Pro Tip: use cut-paste to move cells and update any references to them.
Excel offers cut-paste and copy-paste as two methods for moving or duplicating cells within a spreadsheet. The two appraoches generally boil down to: do you want to keep the original or not? In Word, that’s the only consideration; cut will remove the original and copy will keep it. Excel adds one new, critical distinction. In Excel, cut will move the original but will also update any other cells which reference that original. Copy will keep the original but will also update any formulas in the copy based on the new location. This means you can get a completely different spreadsheet depending on which approach you take. It also means that the order in which you do things matters. You could cut-paste some cell and then copy-paste the copy back to where it started. Any cells that referred to the regional will now refer to the copy, but this will not be obvious until you check any formulas.

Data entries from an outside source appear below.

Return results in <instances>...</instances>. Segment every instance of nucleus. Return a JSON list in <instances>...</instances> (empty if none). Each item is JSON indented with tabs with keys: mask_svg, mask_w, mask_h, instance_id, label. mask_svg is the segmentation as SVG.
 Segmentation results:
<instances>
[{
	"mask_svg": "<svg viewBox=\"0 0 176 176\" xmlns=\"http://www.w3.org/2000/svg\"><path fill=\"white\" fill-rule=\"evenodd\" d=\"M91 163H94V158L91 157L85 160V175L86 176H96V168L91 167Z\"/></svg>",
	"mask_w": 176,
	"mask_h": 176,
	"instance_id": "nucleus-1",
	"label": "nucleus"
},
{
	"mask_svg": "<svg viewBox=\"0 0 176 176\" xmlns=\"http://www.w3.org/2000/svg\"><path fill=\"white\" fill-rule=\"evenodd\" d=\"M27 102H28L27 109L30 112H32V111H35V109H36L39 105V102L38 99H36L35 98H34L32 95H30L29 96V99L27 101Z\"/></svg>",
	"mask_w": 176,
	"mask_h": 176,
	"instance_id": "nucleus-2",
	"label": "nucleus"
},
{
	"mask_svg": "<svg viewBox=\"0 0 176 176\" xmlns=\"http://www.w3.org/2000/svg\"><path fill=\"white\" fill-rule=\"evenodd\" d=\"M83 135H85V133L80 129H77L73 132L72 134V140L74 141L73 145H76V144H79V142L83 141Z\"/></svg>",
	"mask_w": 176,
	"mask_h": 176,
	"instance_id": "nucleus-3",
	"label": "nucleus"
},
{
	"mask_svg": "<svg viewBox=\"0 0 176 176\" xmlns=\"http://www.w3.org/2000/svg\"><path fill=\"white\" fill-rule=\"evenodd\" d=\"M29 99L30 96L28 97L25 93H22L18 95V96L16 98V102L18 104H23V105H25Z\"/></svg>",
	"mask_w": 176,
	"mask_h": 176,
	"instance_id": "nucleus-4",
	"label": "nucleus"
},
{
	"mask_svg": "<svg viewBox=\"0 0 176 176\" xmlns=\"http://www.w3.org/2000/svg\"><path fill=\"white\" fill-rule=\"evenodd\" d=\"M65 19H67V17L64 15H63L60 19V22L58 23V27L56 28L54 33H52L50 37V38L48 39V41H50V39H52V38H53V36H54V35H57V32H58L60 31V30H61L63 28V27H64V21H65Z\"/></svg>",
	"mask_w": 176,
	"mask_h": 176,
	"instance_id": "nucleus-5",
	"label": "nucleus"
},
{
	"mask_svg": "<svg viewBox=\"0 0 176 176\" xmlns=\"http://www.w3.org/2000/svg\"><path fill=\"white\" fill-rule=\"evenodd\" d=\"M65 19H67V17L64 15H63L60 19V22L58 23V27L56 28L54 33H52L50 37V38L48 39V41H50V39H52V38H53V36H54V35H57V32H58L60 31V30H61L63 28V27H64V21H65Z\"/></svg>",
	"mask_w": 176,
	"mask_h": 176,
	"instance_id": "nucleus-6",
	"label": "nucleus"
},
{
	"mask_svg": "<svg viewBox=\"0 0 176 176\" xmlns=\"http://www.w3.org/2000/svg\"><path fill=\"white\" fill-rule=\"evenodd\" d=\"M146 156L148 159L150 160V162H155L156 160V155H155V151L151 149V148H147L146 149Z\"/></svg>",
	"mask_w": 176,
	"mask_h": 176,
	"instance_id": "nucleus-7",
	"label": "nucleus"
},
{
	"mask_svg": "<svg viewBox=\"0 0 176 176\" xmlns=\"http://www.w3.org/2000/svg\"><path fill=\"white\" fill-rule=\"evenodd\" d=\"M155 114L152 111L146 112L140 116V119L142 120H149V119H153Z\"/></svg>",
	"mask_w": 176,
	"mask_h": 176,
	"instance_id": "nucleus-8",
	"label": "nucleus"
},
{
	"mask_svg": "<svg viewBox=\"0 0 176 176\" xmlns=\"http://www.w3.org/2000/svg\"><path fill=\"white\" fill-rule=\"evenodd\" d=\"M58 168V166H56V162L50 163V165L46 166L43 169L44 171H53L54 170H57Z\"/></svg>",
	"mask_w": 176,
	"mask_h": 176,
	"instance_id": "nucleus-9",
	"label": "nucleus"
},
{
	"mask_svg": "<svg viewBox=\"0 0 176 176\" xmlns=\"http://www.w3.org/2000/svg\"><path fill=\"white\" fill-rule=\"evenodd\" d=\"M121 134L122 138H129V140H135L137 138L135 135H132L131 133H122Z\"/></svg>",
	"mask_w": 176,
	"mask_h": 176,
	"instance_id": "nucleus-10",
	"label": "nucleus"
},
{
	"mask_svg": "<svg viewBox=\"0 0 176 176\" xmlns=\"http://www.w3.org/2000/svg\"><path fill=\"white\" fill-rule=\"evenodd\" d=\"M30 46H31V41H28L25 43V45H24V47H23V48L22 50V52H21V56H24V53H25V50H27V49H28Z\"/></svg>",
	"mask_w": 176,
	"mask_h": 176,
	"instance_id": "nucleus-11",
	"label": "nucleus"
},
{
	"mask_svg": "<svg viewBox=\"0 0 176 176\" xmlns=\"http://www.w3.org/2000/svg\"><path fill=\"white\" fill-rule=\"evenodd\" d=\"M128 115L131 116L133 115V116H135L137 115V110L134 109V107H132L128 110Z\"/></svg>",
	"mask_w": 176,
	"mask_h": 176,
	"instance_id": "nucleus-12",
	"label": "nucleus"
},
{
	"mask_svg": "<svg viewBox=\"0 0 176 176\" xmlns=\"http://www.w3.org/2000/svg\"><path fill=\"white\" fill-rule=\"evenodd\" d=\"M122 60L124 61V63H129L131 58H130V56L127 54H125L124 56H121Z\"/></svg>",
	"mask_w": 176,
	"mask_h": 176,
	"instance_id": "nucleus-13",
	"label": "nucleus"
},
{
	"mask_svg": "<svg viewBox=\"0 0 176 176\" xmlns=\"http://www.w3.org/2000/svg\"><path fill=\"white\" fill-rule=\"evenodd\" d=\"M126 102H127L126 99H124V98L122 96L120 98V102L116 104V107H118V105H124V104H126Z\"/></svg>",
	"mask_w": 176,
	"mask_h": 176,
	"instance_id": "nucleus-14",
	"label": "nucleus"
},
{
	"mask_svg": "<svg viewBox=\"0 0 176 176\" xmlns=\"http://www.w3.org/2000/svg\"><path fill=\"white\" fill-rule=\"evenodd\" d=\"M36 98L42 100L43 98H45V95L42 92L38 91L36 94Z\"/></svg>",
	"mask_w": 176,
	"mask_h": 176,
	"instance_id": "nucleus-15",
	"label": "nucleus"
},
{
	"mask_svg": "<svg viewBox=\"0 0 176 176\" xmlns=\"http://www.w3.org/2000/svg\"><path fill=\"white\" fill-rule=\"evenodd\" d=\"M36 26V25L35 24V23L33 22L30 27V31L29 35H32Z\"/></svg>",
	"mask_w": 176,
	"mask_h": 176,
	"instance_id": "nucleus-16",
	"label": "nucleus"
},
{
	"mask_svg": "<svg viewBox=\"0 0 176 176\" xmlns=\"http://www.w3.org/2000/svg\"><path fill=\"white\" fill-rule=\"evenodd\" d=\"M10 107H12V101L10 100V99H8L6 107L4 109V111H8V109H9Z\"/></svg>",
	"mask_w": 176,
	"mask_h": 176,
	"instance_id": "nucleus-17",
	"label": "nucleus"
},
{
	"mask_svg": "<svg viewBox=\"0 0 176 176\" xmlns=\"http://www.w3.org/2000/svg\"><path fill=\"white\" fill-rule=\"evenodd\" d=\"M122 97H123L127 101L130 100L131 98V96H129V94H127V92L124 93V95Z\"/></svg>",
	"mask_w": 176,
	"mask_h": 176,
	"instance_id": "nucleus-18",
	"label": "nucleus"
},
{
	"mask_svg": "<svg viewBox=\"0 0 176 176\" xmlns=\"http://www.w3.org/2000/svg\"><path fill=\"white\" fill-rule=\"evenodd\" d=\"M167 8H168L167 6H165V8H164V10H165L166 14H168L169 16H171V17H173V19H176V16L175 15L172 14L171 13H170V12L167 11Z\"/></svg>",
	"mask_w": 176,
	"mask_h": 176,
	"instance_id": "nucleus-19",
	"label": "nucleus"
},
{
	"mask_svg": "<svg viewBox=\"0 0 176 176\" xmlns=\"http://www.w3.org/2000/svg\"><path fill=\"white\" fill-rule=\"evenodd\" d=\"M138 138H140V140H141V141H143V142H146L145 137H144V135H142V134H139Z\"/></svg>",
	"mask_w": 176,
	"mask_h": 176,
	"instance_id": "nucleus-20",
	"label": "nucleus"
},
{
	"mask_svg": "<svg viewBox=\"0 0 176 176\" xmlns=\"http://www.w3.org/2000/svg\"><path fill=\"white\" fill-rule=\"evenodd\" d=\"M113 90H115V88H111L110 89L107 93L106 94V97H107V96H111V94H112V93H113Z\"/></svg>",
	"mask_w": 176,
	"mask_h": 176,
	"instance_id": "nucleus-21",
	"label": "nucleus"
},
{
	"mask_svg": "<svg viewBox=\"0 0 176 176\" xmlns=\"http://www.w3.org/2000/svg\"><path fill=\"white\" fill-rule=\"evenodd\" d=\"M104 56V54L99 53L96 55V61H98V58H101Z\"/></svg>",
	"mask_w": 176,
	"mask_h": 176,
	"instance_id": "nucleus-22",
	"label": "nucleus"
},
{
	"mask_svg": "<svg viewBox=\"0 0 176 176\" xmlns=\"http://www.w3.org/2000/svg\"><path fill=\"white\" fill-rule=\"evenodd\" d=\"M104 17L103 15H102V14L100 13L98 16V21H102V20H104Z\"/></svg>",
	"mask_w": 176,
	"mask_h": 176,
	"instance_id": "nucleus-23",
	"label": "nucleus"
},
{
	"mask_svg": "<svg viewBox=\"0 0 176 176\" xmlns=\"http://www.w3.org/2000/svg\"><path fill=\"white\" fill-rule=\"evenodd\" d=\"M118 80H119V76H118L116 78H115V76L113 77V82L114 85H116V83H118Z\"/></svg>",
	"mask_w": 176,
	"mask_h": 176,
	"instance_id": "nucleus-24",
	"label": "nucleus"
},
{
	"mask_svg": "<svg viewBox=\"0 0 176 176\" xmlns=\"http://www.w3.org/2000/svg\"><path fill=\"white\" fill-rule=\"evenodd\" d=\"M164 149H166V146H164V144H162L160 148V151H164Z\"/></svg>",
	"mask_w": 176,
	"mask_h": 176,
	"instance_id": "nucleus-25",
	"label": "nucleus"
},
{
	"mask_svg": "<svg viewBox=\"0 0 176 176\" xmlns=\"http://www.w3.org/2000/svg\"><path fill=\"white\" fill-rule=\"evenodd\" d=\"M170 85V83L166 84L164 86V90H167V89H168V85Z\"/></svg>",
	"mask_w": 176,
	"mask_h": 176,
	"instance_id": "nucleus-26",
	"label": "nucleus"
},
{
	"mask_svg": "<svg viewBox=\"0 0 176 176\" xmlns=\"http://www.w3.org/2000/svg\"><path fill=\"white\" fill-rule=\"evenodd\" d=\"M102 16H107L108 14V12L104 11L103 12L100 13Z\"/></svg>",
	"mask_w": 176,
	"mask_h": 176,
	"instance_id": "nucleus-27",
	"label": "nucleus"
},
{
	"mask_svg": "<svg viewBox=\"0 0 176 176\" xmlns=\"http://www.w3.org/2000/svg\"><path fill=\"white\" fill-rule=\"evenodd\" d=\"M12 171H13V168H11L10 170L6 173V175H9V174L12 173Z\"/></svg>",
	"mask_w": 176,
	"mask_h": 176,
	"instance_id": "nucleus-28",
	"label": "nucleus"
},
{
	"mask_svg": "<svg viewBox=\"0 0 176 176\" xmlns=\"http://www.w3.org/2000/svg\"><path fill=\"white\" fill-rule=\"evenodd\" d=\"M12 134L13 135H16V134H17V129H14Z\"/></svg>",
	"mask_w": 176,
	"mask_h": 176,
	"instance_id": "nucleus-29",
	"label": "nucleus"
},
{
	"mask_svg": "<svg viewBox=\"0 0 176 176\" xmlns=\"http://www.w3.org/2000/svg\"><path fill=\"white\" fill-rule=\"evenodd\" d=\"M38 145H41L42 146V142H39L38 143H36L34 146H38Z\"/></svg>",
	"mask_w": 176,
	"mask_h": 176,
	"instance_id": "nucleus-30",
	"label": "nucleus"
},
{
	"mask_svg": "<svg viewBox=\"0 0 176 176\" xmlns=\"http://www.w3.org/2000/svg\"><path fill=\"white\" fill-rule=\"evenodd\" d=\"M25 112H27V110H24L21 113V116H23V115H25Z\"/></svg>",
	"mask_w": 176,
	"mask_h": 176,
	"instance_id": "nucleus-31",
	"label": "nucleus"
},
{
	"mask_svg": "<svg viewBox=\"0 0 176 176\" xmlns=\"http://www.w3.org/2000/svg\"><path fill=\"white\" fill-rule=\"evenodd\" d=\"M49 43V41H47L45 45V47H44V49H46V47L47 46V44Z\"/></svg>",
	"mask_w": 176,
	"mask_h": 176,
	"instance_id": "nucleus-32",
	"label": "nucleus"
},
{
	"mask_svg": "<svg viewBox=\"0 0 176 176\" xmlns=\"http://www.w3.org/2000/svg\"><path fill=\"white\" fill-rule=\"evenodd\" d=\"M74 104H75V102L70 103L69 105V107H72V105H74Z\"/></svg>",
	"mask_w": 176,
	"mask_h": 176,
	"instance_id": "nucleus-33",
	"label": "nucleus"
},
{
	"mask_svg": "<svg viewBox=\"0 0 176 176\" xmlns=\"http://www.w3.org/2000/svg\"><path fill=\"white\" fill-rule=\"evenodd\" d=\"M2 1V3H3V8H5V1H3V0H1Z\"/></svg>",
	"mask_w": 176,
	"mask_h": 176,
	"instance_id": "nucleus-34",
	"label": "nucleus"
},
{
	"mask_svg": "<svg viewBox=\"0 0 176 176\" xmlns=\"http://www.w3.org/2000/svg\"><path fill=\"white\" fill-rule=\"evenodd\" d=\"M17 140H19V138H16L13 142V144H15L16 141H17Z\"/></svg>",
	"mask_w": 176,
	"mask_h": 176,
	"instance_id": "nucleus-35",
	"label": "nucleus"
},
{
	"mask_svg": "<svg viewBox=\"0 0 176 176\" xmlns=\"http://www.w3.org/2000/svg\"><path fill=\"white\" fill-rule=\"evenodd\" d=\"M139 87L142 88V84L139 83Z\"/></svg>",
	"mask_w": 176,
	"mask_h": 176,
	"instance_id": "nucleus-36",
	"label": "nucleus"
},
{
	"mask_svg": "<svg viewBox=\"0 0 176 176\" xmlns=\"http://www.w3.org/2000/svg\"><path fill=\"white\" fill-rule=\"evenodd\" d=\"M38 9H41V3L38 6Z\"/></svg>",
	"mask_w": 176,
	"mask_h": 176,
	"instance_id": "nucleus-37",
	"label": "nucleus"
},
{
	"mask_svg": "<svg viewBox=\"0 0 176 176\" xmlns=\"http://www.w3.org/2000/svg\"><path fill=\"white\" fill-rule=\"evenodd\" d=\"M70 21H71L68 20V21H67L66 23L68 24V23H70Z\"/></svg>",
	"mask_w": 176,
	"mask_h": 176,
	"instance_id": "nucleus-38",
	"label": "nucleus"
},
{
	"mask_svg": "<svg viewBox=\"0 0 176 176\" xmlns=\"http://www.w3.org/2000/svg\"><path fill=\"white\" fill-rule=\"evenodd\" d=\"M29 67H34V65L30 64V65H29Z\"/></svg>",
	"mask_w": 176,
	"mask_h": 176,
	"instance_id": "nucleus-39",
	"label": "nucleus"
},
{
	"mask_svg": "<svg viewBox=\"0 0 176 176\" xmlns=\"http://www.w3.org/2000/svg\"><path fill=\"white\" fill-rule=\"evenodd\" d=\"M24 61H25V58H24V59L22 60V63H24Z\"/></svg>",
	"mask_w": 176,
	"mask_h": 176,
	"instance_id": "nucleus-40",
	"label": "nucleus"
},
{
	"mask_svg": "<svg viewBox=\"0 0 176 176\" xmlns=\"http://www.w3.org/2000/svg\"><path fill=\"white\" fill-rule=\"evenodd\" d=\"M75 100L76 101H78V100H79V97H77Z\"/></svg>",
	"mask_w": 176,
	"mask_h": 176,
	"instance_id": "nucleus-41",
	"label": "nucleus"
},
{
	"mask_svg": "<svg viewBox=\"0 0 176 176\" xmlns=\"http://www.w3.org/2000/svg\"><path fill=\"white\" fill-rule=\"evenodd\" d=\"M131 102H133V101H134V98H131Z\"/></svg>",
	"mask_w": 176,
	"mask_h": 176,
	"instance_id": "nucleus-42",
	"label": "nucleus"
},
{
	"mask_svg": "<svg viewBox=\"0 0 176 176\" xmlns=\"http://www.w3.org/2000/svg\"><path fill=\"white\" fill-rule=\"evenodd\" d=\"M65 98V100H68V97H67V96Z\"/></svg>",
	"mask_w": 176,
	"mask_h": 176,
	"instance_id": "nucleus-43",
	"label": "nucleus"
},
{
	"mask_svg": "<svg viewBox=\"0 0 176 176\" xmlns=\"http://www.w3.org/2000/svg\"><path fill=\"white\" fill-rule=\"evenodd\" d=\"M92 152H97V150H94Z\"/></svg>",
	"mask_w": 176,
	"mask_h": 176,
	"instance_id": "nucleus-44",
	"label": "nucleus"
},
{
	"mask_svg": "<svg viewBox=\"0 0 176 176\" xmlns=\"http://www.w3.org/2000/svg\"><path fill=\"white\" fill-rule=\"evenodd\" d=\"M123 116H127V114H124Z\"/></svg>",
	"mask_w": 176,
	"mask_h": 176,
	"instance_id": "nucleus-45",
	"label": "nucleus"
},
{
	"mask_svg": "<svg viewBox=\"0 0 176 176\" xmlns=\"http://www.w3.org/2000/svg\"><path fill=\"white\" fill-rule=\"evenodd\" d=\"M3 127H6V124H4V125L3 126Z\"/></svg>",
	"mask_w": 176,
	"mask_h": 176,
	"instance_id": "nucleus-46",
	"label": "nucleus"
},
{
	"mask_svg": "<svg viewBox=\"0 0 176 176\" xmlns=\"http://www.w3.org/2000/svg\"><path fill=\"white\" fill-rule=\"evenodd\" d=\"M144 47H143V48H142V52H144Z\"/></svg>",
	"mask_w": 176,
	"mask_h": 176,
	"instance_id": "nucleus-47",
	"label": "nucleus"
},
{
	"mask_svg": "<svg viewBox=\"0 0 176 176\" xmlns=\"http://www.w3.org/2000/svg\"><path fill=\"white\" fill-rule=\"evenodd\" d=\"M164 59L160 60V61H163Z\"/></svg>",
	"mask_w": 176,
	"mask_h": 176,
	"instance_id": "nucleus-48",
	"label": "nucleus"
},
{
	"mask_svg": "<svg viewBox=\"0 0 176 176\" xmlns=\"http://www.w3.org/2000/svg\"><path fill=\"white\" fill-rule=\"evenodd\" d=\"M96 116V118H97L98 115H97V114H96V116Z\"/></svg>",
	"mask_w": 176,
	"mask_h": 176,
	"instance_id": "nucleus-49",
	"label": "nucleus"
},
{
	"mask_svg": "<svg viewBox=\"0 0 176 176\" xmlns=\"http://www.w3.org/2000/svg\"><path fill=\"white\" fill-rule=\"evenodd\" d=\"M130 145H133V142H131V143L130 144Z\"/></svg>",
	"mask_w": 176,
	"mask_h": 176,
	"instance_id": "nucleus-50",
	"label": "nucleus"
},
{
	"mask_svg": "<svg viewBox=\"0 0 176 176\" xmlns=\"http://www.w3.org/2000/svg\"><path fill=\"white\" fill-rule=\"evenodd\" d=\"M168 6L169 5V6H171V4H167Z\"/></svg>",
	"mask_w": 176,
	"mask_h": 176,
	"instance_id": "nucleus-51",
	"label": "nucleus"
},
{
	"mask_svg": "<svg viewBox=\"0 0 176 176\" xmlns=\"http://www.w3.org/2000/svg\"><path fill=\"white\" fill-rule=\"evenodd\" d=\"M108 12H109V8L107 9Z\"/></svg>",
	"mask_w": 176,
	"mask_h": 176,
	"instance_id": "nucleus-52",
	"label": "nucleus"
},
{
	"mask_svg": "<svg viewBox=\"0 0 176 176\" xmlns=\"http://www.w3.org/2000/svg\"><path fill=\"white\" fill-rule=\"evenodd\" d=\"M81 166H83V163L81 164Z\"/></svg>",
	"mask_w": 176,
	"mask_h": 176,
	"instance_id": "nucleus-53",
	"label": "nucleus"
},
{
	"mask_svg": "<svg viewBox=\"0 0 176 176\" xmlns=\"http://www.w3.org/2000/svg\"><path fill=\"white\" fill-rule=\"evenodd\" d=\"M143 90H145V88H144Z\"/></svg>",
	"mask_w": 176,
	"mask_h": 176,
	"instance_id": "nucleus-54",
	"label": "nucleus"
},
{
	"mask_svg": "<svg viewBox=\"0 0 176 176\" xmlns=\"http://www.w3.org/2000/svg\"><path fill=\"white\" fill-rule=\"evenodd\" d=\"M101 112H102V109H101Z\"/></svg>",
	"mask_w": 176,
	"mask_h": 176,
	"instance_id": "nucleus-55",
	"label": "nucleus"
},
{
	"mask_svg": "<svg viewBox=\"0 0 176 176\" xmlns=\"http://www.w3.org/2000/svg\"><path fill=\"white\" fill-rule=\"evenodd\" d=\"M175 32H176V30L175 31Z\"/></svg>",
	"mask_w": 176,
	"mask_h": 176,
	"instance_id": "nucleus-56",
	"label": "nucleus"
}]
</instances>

Understanding how to use cut-paste to your advantage is one of those mastery level techniques. A cut-paste is about the only easy way to update all referencing cells to point to a new location. This also means that if you make a mistake, you really have to search for all of the places that were impacted.
There are a couple of caveats to Excel updating references. The major one is that Excel will only update a reference if you have cut all of it. If a formula refers to column
C:C and you cut cell
C2 and paste it back donw at
D2, the formula will still refer to
C:C. In this way, the cut had no effect on referencing cells. You don’t have to cut the exact region, just something that includes referenced part.